====== TEXT FOR ANALYSIS
I was ready to start the last third of my life, healthy and happy with my lovely wife at my side. We’re going to travel the world and life was so good. Then reality intruded.
Real high levels of protein in my blood. Now, I don’t know what that meant, but the expression on my urologist’s face meant it wasn’t good. He referred me to a hematologist.
I promised Susan that no matter what happened, medically speaking, I would live to be 95 so that we could dance at our 50th wedding anniversary.
Second cancer diagnosis: multiple myeloma
The hematologist was right across the hall, which is nice. Not only was she right across the hall but she was, in my opinion, the best of the best. She was really phenomenal.
We went in on March 27th for our initial discussion. Susan and I were fortunate to be accompanied by a very dear friend of ours — 40 years in nursing [and] 20 years as the assistant director of oncology at our local hospital. She was a rock and able to translate all of Dr. Nadella’s medical terminology into layman’s terms for us.
============
====== DATASET EXTRACT
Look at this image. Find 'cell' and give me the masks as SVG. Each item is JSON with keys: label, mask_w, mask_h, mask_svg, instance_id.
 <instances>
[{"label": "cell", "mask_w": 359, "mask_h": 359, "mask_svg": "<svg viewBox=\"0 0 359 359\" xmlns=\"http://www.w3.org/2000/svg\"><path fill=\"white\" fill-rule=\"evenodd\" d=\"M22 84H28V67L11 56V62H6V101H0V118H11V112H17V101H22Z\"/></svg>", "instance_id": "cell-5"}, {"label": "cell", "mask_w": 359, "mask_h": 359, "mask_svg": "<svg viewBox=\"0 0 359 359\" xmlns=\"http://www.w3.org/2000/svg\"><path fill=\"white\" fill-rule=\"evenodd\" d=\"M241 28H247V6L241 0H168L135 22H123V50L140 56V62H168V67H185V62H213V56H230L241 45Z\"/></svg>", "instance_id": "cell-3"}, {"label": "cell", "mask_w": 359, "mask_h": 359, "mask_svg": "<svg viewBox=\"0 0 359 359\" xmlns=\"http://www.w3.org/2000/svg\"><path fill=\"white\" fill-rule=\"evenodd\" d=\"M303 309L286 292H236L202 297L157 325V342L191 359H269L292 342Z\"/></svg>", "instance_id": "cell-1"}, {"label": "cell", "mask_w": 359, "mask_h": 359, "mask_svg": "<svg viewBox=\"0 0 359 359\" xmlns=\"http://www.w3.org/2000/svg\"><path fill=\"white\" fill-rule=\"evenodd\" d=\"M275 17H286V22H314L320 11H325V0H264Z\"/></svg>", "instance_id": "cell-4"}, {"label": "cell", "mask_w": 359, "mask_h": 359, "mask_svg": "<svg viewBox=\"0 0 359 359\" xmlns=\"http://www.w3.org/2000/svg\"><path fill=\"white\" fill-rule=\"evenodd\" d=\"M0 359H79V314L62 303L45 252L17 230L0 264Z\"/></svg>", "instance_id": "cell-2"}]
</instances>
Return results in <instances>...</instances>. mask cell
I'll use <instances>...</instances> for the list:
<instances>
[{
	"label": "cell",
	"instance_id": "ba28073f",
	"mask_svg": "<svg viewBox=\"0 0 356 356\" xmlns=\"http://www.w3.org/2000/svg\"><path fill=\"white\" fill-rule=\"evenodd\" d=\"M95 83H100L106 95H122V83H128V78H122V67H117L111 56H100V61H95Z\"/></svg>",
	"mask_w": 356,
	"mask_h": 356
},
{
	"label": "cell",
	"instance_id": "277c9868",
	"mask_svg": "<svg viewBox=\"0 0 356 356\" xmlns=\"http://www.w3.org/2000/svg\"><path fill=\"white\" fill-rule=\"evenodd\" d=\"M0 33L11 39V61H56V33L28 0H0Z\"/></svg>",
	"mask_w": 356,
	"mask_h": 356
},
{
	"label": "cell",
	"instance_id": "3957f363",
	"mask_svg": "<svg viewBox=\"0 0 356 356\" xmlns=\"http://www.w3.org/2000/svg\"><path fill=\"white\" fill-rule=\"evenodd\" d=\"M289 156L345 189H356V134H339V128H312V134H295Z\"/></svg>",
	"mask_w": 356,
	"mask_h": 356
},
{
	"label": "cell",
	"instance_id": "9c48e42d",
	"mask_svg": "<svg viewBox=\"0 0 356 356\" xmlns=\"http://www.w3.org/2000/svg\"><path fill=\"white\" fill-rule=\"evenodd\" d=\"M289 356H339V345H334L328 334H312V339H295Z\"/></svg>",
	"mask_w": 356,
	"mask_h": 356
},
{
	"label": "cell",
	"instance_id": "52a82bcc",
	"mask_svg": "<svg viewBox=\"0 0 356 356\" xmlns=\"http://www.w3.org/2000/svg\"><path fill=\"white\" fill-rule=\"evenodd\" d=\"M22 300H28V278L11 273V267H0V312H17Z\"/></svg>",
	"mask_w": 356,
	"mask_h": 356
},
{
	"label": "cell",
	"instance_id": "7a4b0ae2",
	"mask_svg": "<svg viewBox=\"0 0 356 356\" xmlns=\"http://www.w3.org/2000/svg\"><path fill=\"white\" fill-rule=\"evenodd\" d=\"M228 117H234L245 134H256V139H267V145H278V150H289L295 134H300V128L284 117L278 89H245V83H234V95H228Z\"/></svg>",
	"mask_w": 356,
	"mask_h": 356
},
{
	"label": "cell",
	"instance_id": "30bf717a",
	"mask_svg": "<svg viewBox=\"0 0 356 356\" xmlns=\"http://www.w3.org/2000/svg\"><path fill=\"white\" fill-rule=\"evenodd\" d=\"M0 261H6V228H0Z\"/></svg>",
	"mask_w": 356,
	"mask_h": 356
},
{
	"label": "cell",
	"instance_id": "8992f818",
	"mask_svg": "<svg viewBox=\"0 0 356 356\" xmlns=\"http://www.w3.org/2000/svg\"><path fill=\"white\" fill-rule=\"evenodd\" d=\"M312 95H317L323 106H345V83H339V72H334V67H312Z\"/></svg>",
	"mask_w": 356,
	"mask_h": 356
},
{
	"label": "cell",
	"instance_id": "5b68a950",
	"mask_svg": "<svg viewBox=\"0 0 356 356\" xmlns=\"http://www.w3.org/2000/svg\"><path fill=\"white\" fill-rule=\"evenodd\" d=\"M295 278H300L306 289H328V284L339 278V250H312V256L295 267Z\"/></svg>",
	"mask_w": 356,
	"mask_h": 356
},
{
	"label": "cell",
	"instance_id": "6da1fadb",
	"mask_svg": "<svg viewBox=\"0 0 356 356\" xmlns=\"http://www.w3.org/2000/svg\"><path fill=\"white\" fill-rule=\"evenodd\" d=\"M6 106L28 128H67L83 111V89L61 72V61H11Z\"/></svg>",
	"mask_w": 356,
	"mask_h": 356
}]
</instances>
============
Output the myeloma account word for word, from "We went in on" down to "terms for us.". These entries have no connection to the myeloma account.

EXERCISE RESPONSE
We went in on March 27th for our initial discussion. Susan and I were fortunate to be accompanied by a very dear friend of ours — 40 years in nursing [and] 20 years as the assistant director of oncology at our local hospital. She was a rock and able to translate all of Dr. Nadella’s medical terminology into layman’s terms for us.